Exploiting Web Images for Fine-Grained Visual Recognition by Eliminating Noisy Samples and Utilizing Hard Ones
Huafeng Liu, Chuanyi Zhang, Yazhou Yao, Xiushen Wei, Fumin Shen, Jian, Zhang, and Zhenmin Tang

TL;DR
This paper presents a method to improve fine-grained visual recognition by filtering noisy web images and leveraging hard examples during training, leading to superior performance over existing web-supervised approaches.
Contribution
The authors introduce a novel technique to eliminate irrelevant noisy samples and utilize hard examples from web images for more robust fine-grained recognition.
Findings
Outperforms state-of-the-art web-supervised methods on three datasets.
Effectively reduces the impact of noisy and irrelevant web images.

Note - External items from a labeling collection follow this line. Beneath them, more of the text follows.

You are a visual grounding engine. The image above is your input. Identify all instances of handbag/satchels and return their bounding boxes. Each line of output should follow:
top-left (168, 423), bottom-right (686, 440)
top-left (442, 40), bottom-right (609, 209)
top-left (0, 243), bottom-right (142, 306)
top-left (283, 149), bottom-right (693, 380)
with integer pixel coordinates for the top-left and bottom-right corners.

Utilizes hard examples to enhance model training.
Abstract
Labeling objects at a subordinate level typically requires expert knowledge, which is not always available when using random annotators. As such, learning directly from web images for fine-grained recognition has attracted broad attention. However, the presence of label noise and hard examples in web images are two obstacles for training robust fine-grained recognition models. Therefore, in this paper, we propose a novel approach for removing irrelevant samples from real-world web images during training, while employing useful hard examples to update the network. Thus, our approach can alleviate the harmful effects of irrelevant noisy web images and hard examples to achieve better performance. Extensive experiments on three commonly used fine-grained datasets demonstrate that our approach is far superior to current state-of-the-art web-supervised methods.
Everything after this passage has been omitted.